[Collection entries]
<<<<

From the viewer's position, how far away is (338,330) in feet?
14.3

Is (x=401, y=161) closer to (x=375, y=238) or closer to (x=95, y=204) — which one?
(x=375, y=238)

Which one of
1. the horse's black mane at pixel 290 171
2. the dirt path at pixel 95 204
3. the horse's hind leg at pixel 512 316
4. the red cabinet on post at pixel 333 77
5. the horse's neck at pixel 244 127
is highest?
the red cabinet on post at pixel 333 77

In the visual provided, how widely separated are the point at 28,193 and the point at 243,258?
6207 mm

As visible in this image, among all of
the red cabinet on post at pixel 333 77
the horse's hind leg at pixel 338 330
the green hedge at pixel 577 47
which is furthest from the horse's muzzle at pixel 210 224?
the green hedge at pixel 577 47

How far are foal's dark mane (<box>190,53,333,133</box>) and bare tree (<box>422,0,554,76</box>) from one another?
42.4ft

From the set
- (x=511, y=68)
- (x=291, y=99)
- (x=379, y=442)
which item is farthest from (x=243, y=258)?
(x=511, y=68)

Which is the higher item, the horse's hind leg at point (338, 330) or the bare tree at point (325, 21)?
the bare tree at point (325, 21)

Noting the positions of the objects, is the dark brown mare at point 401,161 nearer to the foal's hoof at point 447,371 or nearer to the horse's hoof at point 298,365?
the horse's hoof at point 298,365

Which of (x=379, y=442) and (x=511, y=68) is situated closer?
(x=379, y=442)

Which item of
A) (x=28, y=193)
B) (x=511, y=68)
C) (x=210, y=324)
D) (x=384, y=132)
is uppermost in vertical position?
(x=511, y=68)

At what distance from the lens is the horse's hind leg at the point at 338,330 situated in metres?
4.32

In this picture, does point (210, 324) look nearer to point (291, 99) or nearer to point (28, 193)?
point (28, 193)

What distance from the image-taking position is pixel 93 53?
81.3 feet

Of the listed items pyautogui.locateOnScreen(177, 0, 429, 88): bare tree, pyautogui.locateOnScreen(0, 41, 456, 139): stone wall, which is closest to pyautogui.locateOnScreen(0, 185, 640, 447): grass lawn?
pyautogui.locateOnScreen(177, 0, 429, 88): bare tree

>>>>

WHAT THIS TASK INVOLVES
Repeat only the stretch of lines that begins at the line containing "As visible in this image, among all of" and ends at the last line above, both included.

SOLVED PROBLEM
As visible in this image, among all of
the red cabinet on post at pixel 333 77
the horse's hind leg at pixel 338 330
the green hedge at pixel 577 47
which is furthest from the horse's muzzle at pixel 210 224?
the green hedge at pixel 577 47

How far are foal's dark mane (<box>190,53,333,133</box>) and bare tree (<box>422,0,554,76</box>) from one another?
42.4ft

From the set
- (x=511, y=68)
- (x=291, y=99)
- (x=379, y=442)
which item is farthest from (x=243, y=258)?
(x=511, y=68)

Which is the higher item, the horse's hind leg at point (338, 330) or the bare tree at point (325, 21)?
the bare tree at point (325, 21)

Noting the positions of the objects, is the dark brown mare at point 401,161 nearer to the foal's hoof at point 447,371 or nearer to the horse's hoof at point 298,365?
the horse's hoof at point 298,365

Which of (x=379, y=442) and (x=511, y=68) is situated closer?
(x=379, y=442)

Which item of
A) (x=28, y=193)
B) (x=511, y=68)
C) (x=210, y=324)
D) (x=384, y=132)
is uppermost in vertical position?
(x=511, y=68)

At what distance from the lens is the horse's hind leg at the point at 338,330 situated in metres?
4.32

In this picture, does point (210, 324) look nearer to point (291, 99) or nearer to point (28, 193)?
point (28, 193)

What distance from the image-taking position is pixel 93 53?
81.3 feet

Of the listed items pyautogui.locateOnScreen(177, 0, 429, 88): bare tree, pyautogui.locateOnScreen(0, 41, 456, 139): stone wall, which is closest to pyautogui.locateOnScreen(0, 185, 640, 447): grass lawn?
pyautogui.locateOnScreen(177, 0, 429, 88): bare tree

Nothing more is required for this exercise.